ATER: approvato bilancio di previsione 2022, previsti 115 milioni di investimenti

Quasi 115 milioni di investimenti, di cui oltre venti destinati all’Alto Friuli: il Consiglio di amministrazione di ATER Udine ha approvato il bilancio di previsione per il 2022 e il piano triennale degli investimenti. Fondamentali risultano i benefici fiscali del Superbonus 110% e dei finanziamenti dedicati all’edilizia popolare residenziale dal Piano Nazionale di Ripresa e Resilienza. Ai 540 alloggi in contesto condominiale e ai 288 in fabbricati di proprietà interamente ATER oggetto al momento di migliorie grazie al Superbonus, si aggiungono altre 860 abitazioni in venti comuni, con gara prevista nel 2022. Complessivamente i programmi di manutenzione straordinaria e risanamento energetico avviati con le agevolazioni fiscali previste dal Superbonus prevedono il miglioramento energetico di 1.688 alloggi  di proprietà Ater, che costituiscono oltre il 19% del patrimonio immobiliare di proprietà dell’ente. Di questi ben 248 sono nell’Alto Friuli, pari a quasi il 22 per cento degli alloggi totali presenti nell’area.

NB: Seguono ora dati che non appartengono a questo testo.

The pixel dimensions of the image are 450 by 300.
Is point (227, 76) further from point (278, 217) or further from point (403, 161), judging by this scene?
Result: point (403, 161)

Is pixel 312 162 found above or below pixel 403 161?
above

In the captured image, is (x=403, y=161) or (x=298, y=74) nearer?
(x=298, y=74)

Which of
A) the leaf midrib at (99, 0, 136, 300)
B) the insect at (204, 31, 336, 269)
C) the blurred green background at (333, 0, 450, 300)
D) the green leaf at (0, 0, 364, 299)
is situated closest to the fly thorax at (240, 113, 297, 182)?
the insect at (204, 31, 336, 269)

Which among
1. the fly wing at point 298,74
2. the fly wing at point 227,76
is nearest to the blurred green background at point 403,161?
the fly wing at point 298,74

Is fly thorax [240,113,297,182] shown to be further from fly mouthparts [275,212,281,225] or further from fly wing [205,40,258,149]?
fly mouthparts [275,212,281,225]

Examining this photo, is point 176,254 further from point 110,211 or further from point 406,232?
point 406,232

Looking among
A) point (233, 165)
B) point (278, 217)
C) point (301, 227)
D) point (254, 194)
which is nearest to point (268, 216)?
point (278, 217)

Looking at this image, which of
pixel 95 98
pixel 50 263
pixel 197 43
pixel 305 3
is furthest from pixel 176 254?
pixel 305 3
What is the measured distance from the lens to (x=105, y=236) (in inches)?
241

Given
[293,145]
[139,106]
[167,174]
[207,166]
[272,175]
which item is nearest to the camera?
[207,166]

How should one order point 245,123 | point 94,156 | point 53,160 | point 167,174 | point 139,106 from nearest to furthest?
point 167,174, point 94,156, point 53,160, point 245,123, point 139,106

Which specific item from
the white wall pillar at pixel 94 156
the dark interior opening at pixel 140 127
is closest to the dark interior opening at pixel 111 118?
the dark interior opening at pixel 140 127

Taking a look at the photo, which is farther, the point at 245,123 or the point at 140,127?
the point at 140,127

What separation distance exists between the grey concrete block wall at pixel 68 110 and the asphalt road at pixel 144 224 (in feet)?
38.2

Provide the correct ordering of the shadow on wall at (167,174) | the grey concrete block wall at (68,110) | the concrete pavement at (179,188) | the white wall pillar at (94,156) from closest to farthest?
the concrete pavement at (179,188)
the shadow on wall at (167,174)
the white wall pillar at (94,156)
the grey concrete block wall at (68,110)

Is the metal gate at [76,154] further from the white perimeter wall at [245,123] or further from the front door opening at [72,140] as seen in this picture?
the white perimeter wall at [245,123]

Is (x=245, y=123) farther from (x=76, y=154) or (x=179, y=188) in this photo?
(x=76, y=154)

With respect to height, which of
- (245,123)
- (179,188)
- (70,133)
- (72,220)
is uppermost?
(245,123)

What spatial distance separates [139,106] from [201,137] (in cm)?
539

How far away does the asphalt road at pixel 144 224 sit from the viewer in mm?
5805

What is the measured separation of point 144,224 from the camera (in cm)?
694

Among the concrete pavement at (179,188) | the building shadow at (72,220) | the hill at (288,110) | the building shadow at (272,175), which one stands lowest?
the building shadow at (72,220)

Inoltre, quasi 500 privati potranno fruire del superbonus su appartamenti di loro proprietà in contesti condominiali ATER. Il presidente, Giorgio Michelutti esprime la massima soddisfazione: “Non era affatto scontato che una struttura pubblica come la nostra, con tutte le difficoltà derivanti dal Codice appalti e non solo, potesse mettere in campo in tempi così ristretti tutte le azioni che sono state intraprese, attivando procedure mai utilizzate fino a oggi e portando avanti un piano di finanziamenti equivalente a quello degli ultimi 15 anni”. Inoltre tra gli interventi programmati con i fondi del PNRR è stato inserito, in accordo con il Comune di Udine, un lotto del controverso progetto di riqualificazione del quartiere San Domenico, che prevede la demolizione di 164 alloggi e la ricostruzione di 178 nuovi. Ma non basta, perchè risultano già finanziati o in corso interventi per complessivi 14,5 milioni per la realizzazione di 57 nuovi alloggi, il risanamento energetico di altri 62 e la manutenzione straordinaria di altri 47, oltre alle consuete attività di riatto ordinario di circa 300 alloggi all’anno.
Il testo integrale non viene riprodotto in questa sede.